Nicht so „Die Migrantigen“. Nicht nur, dass dieser Film wunderbar pointiert und unterhaltsam war, nein, er war auch einer der reflektiertesten und intelligentesten Filme, die dieses Jahr im Kino liefen und übertraf dabei sogar den zweiten großartigen Film, der im Millieu der Wiener Migranten spielt, „Die Hölle“ von Stefan Ruzowitzky. Denn der Film ist eine Abhandlung darüber, wie wir, die Wohlstandsbürger, Migranten, besonders die sozial schwächeren, wahrnehmen und wie sich dieses Bild in Form selbsterfüllender Prophezeihungen immer wieder selbst bestätigt. Wir interessieren uns nämlich ohnehin nur für Stereotypen, nicht die Menschen dahinter, ziehen wie in diesem Fall das Klischeebild des ausländischen Gangsters vor die Kamera, nur um dann entsetzt mit dem Finger darauf zu zeigen. Zu Zwecken unserer Unterhaltung und Ergötzung beuten wir bestimmte Aspekte einer Subkultur aus, die wir selbst geschaffen haben, nur um die Menschen dahinter zu vergessen oder, noch schlimmer, zu verteufeln. Somit kreieren wir Parallelgesellschaften, gegen die letztlich wieder mit aller Konsequenz vorgegangen werden muss.
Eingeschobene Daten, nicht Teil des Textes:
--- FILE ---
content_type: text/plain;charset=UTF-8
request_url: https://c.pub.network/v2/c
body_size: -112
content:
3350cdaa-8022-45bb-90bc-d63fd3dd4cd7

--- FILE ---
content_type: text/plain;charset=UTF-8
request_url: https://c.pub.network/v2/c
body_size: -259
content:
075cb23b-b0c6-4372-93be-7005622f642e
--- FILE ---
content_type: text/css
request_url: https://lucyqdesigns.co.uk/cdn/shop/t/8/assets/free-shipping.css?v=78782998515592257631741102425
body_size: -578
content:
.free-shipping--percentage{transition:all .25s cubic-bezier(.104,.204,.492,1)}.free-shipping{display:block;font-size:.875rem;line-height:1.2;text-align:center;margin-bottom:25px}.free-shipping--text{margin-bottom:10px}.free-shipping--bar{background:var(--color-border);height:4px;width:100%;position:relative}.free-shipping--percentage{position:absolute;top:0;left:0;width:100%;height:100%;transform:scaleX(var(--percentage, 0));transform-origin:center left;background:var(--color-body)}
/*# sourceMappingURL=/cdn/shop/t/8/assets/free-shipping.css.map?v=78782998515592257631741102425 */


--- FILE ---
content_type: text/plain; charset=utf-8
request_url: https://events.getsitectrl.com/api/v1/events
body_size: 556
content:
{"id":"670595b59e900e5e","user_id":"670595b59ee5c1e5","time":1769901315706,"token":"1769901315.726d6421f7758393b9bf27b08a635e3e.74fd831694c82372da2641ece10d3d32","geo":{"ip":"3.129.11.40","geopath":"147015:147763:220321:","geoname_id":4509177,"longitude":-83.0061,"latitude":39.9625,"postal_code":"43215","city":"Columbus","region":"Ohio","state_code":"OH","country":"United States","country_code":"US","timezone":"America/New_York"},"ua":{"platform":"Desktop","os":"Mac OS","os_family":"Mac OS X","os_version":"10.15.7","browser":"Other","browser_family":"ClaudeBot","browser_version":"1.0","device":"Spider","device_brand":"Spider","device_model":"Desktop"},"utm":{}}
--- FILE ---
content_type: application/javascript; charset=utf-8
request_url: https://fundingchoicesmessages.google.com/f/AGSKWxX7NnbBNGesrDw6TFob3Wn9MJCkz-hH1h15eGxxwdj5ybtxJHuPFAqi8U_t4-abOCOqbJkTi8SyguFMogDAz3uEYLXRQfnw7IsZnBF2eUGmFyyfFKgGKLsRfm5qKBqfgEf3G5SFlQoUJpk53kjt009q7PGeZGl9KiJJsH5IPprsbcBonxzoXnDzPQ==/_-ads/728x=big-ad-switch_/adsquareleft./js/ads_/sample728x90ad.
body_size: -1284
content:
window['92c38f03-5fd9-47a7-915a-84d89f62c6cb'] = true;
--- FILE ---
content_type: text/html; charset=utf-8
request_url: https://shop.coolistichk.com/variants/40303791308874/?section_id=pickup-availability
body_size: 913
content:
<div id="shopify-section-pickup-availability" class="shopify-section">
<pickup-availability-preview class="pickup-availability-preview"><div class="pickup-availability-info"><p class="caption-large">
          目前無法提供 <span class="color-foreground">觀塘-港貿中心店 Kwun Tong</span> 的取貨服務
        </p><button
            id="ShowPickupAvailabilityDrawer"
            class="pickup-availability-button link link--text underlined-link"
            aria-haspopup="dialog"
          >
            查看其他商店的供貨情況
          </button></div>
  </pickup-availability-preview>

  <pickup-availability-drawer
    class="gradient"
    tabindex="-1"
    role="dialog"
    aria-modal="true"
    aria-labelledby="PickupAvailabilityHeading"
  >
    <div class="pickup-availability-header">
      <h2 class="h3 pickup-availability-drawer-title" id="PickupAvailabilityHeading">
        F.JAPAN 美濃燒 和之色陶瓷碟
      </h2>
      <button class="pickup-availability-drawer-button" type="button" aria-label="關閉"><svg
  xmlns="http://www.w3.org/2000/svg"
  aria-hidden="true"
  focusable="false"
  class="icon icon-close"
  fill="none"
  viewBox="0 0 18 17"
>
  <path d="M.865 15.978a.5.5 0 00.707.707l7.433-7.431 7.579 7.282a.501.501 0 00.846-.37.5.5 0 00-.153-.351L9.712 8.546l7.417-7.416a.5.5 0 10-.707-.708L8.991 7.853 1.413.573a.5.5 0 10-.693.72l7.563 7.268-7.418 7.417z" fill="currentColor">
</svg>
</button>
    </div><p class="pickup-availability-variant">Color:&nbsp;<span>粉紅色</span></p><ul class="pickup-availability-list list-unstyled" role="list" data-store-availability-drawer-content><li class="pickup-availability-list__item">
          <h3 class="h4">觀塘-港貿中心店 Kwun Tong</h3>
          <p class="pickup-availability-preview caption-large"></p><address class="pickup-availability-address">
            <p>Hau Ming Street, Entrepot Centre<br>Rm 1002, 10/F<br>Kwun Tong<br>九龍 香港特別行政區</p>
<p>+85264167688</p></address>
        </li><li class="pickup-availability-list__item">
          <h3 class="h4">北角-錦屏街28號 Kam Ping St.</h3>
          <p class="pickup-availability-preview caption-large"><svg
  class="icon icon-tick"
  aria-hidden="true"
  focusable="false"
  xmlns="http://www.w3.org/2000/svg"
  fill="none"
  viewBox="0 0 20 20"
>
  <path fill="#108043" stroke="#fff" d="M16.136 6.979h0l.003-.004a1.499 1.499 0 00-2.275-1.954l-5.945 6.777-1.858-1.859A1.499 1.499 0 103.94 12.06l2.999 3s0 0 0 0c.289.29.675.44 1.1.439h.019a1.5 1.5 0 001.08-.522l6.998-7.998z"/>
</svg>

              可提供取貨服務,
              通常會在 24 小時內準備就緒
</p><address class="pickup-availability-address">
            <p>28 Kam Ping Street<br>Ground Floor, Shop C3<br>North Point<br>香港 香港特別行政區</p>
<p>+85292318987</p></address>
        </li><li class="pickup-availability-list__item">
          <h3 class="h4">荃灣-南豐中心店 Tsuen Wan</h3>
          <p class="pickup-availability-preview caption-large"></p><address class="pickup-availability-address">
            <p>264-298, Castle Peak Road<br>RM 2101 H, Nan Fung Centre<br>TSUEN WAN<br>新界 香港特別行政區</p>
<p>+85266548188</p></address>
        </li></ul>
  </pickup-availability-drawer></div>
Somit schließt sich der Kreis zu den Befürchtungen und Erwartungshaltungen, die ich angesichts des Titels hatte. Regisseur Arman T. Riahi will genau diese Erwartungen wecken, er will die Zuschauer dämlicher Filme wie „Ziemlich Beste Freunde“, „Monsieur Claude und seine Töchter“ oder „He Even Has Your Eyes“ in seinen Film locken, um ihnen einen Spiegel vorzuhalten. Es gelingt ihm hervorragend. Seine deutliche, dabei aber keinswegs die erforderliche Komplexität verlierende Analyse trifft den Kern der Sache wie ein Seziermesser. Mit ihm hat ein hochintelligenter und begabter Jungregisseur die Bildfläche betreten. Der Umstand, dass dies erst sein Debütfilm war, schürt dabei hohe Erwartungen an das, was noch kommen mag.